De l'école primaire je ne garde qu'un souvenir effrayé. Mademoiselle Stopp, la bien nommée, femme homasse, immense et autoritaire règnait sans partage sur notre équipe de bambins, distribuant selon l'humeur des bons points aux élèves attentifs, et de furieux horions aux cancres. Sa spécialité c'était de traîner le contrevenant aux pieds de l'estrade, de lui faire tendre le bras, réunir les extrémités des cinq doigts en corolle, et y asséner un solide coup de règle. Cela calmait le jeu pour plusieurs jours. A dire vrai, je ne crois pas avoir subi ce tourment : j'étais complètement passif, récroquevillé au fond de la salle, mutique, abstrait et absent, ne bavardant jamais, ne posant nulle question, fuyant dans je ne sais quel songe incommunicable la rude réalité de l'école. Je faisais le minimum pour ne pas être puni, et pour le reste, insensible, inaccessible, lointain, exilé. Il me tardait de quitter ce lieu de supplices, de retrouver le jardin de mon grand-père, de faire courir le chien  - le malheureux était attaché à sa laisse tout le long du jour et de la nuit, et j'étais le seul en vertu d'une affinité secrète et chaleureuse, à lui offrir quelques moments de liberté, et à courir avec lui comme un sauvage en tous sens, en hurlant de joie ! J'en ai conservé un amour inconditionnel pour les chiens de toute obédience, et comme l'oncle Arthur je ne suis pas loin de penser que l'espèce canine vaut mieux que la nôtre. En un mot je n'aimaispas l'école, pas plus que l'église, lieux confinés, malodorants, lieux d'abaissement et de servitude, prisons climatisées.
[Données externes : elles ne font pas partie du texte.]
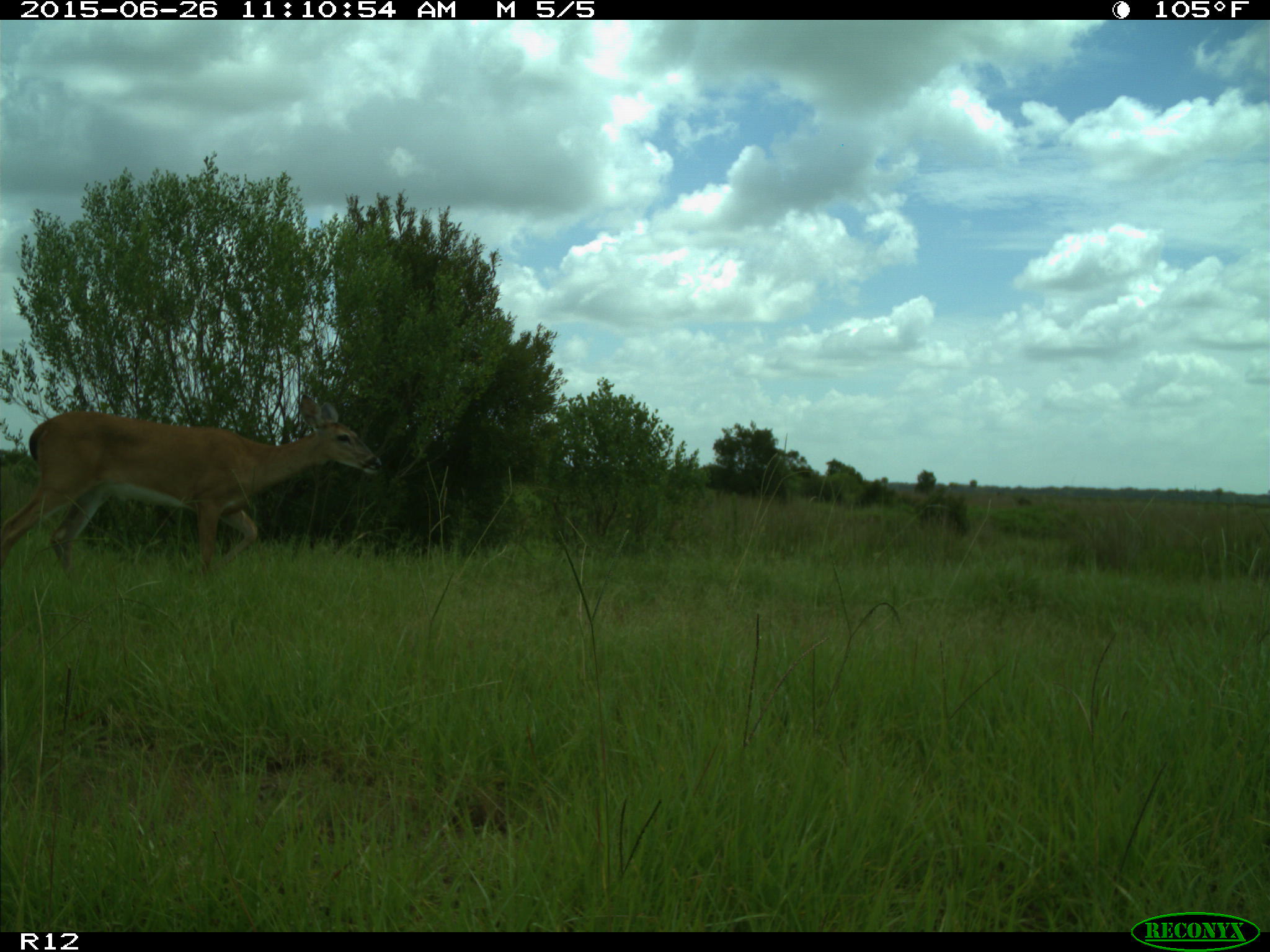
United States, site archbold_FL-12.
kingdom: Animalia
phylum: Chordata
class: Mammalia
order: Artiodactyla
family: Cervidae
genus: Odocoileus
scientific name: Odocoileus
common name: deer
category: unidentified deer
Unidentified deer (deer) (Odocoileus).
Mais le pire c'était la rage tumultuaire du directeur. Jugez plutôt : les salles de classes étaient disposées autour d'une sorte d'aula, lieu totalement vide, sans meuble ni décoration, extrêment sonore. A de certains moments, pour punir une effraction particulièrement grave, le directeur saisissait le contrevenant par le collet, l'entrainaît dans le hall, lui assénait une dizaine de coups de bâton, et les hurlements du malheureux résonnaient à pierre fendre dans tout le bâtiment, se déversaient dans les salles, nous glaçaient d'effroi, nous figeaient dans un silence pétrifié. A cette époque les maîtres jouissaient d'un pouvoir absolu. Aucun parent n'eut jamais jugé que certaines punitions relevassent d'un sadisme caractérisé. C'était la norme, voilà tout.
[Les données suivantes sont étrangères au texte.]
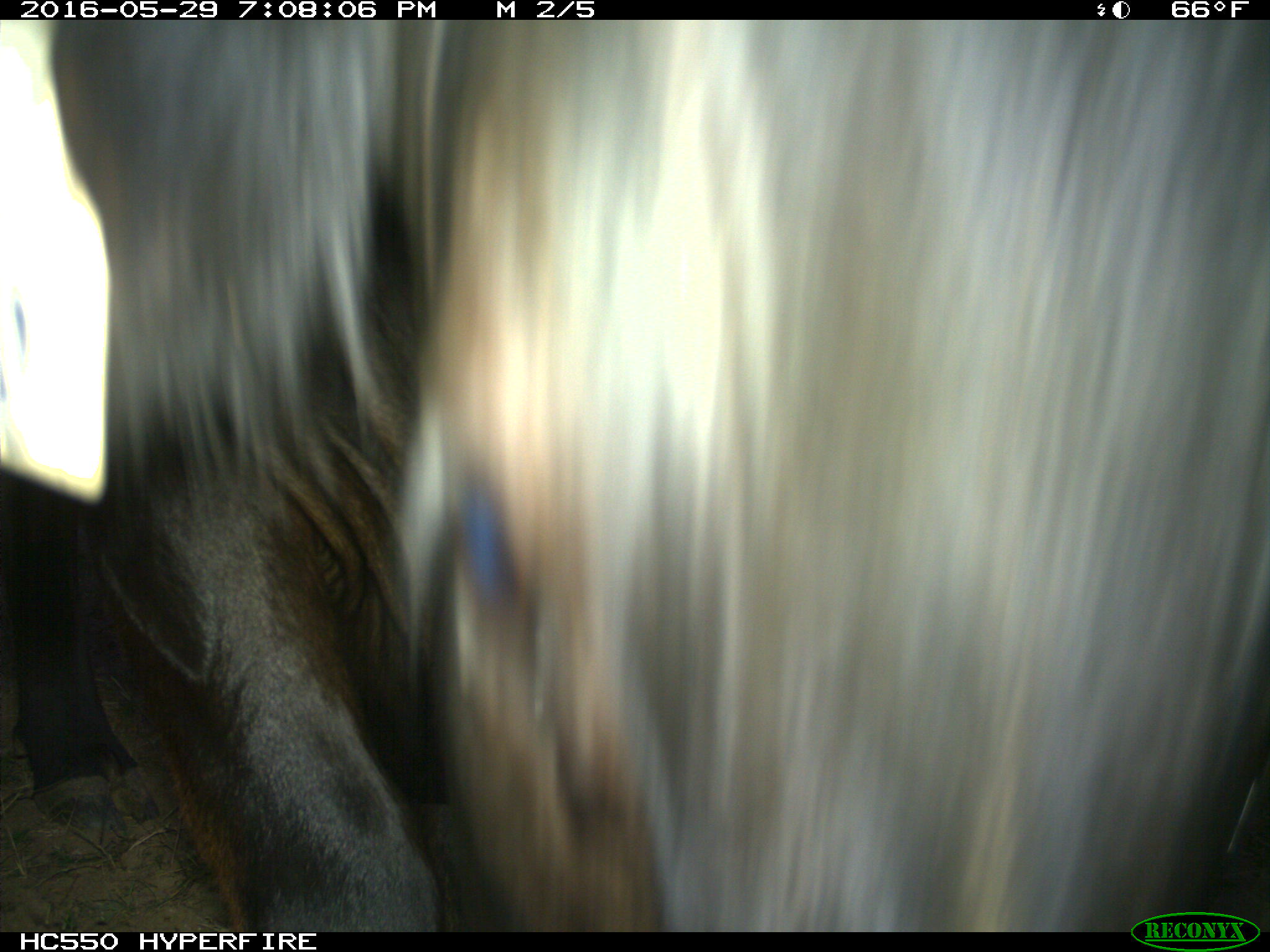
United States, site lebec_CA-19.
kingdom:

A la récréation nous nous précipitions vers les lieux d'aisance. En guise de toilettes c'était une pièce froide, ouverte aux vents, avec un grand mur noir de goudron, où serpentaient quelques pauvres ruisseaux d'eau froide, qui coulaient le long du mur et finissaient dans une petite rigole censée emporter l'urine que nous giclions sur le mur. Et nous voilà tous debout, braguette ouverte (il n'y avait pas de filles, évidemment) pisssant à qui mieux mieux, et le plus haut possible. Je dis nous, mais c'est par commodité de langage, car moi, saisi d'un dégoût inexprimable, ne pouvant supporter cette promiscuité répugnante, j'attends en vain, debout contre le mur poisseux, incapable de me soulager. Je rengaine comme les autres, en dépit de l'urgence, et vous devinez la suite. Impossible de tenir encore une heure ou deux. Cette rétention involontaire, et sa suite malencontreuse me coûteront bien des désagréments, lorsque, rentré à la maison, il fallait bien avouer ma disgrâce. On crut que je faisais exprès, que j'étais récalcitrant et rebelle : c'était vrai en un sens, mais nullement dans le sens que l'on croyait. Quoi qu'il en soit, on crut me guérir par les coups, ce qui ne changea rien. Je ne devins que plus secret, plus songe-creux et mélancolique.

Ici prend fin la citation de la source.